There are even more that are gearing up for debut until the end of the year including Wonder Boys and GIM.
There are voice of concern about how many teams will actually be able to survive this intense competition and thought about the problems in the market that are leading such mass production of the same idol groups over and over again.
One internet user said, "When I watch a program, everyone seems to be performing the same kind of music with the same kind of concept, where a lot of the members even look the same. None of them really appeal to me and it just exhausts me more than anything else."
Many music experts are now trying to correct the mindsets of the bigger management companies. Even until a few years ago, the management companies took very careful steps in debuting groups, training them for years, but now it seems that a lot of them are being created regardless of the power of the management companies.
One producer said, "A lot of management companies believe that they need idol groups to stay in touch with the times and to make sure that they are able to make foreign sales. That's why a lot of people have been thinking that a lot of teams who are low quality have suddenly appeared at once."
Anticipation and excitement over the debut of new teams have also decreased significantly.
An insider at Melon, a music portal site, said, "A lot of management companies are trying to propose things to us in terms of distribution and records but it's true that expectation about new groups is going down and the diversity in music genres has also decreased."
As supply increases exponentially, the management companies have put these singers up against huge amount of competition.
In an effort to catch the eyes of audiences, many of the groups are attempting more exposing and scandalous outfits, music videos and a lot of "articles" that would lead the people to read them first and realize that the content isn't what they thought it was.
The industry insiders believe that ultimately, the groups that are from management companies with experience, enough financial stability and marketing skills will be the ones to survive. A lot of groups that debuted last year, such as April Kiss, Chocolat, Five Dolls, Wine Hall Venus, and BLADY are not performing well at all. Some of those names are even new to those in the industry.
It also looks like there are a lot of side effects to creating and managing an idol group.
Many groups suffered from internal conflicts and frequent member changes and departures.
The most talked about case of this year was the T-ARA controversy, obviously. As rumors of bullying a member by the group spread wide, many of the fans turned their backs on the group and the group received the blunt of media punishment.
A lot of groups are experiencing member changes. 6-member group EXID saw the exit of 3 members and 2 new members, creating a new 5-member group. Girls Day saw the exit of 2 members and is looking to get 2 more.
The group Dalmatian switched one member and Dal Shabet and Rania saw the exit of one member each. 24-member girl group Leader'S saw the group exit of a big portion of members, which put the group at risk of being disbanded entirely.

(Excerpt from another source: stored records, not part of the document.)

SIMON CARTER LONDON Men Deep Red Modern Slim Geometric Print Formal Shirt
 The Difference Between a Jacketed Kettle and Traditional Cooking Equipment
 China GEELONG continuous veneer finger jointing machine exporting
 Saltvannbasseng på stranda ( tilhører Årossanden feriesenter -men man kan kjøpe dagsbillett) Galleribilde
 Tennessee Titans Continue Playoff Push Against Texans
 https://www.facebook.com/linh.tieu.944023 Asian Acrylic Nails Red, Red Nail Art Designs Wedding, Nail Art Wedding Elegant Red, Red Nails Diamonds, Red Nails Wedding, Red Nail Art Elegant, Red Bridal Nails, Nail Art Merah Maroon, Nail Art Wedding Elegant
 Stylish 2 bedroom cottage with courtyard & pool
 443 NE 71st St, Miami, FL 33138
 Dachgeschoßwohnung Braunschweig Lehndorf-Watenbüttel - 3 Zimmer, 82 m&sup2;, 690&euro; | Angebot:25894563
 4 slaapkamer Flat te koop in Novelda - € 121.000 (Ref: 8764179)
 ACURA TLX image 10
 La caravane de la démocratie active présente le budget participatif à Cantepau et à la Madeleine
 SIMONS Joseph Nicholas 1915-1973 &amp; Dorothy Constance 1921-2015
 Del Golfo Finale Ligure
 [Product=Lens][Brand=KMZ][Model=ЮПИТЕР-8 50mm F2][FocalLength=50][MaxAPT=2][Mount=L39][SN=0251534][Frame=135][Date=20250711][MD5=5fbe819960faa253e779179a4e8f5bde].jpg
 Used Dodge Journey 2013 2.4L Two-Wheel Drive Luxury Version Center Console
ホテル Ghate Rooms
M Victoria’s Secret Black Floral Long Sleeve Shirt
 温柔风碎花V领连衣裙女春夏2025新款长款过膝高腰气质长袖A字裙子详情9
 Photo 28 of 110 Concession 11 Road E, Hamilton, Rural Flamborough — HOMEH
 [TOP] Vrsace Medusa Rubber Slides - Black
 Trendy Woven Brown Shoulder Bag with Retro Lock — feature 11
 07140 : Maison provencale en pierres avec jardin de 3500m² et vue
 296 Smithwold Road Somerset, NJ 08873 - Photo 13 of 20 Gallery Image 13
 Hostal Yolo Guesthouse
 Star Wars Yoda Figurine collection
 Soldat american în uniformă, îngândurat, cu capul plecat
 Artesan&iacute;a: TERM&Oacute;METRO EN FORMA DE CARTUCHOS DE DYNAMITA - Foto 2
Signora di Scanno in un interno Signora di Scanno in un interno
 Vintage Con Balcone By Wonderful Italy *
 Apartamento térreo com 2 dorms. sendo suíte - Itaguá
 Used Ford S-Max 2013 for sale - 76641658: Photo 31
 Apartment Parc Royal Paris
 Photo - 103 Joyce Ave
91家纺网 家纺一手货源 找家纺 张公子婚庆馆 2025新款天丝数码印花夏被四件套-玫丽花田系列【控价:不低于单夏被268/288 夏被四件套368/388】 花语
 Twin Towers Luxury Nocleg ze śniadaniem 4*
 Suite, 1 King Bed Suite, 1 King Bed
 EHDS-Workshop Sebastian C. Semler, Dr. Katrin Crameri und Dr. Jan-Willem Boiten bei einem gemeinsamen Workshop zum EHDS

Because the management companies feared backlash from the fans for these switches, many of them implemented the label of "graduation" or "unit activity," that would allow them to switch members without much criticism.
A PR insider said, "Because a lot of members are from different backgrounds and personalities and they're forced to live together, it can definitely cause a lot of conflict between the members."
Some scandals involving a management company head and a trainee were also brought to light.
One member from an idol group was found to have been repeatedly assaulted sexually by the management head and he was sentenced to 6 years in prison.
A lot of problems are also occurring in the process of attempting to ride the K-Pop wave to other countries.
Because a lot of idol groups need a lot of investment, management companies will receive investors from foreigners and not carry out the terms of the contract strictly, which is lowering the status of the Korean music industry.
One manager said, "A new management group received about $500,000 in investment but didn't follow through with the terms of the contract. In Japan there are talks of not easily investing in Korean companies, which is shameful."
However, people expect this trend to continue. The question is which groups will be able to set themselves apart from the other and many of them are looking for members to branch out into acting and variety shows. They are also trying to play up members as "artists" like G-Dragon or Yong Junhyung, who compose some of their songs as well.
One record label executive says, "The amazing response to "Gangnam Style" was an anomaly that woke up music producers who were only focused on raising idol groups. It's time to make music that targets the global market and also create content that's high quality in order to compete worldwide."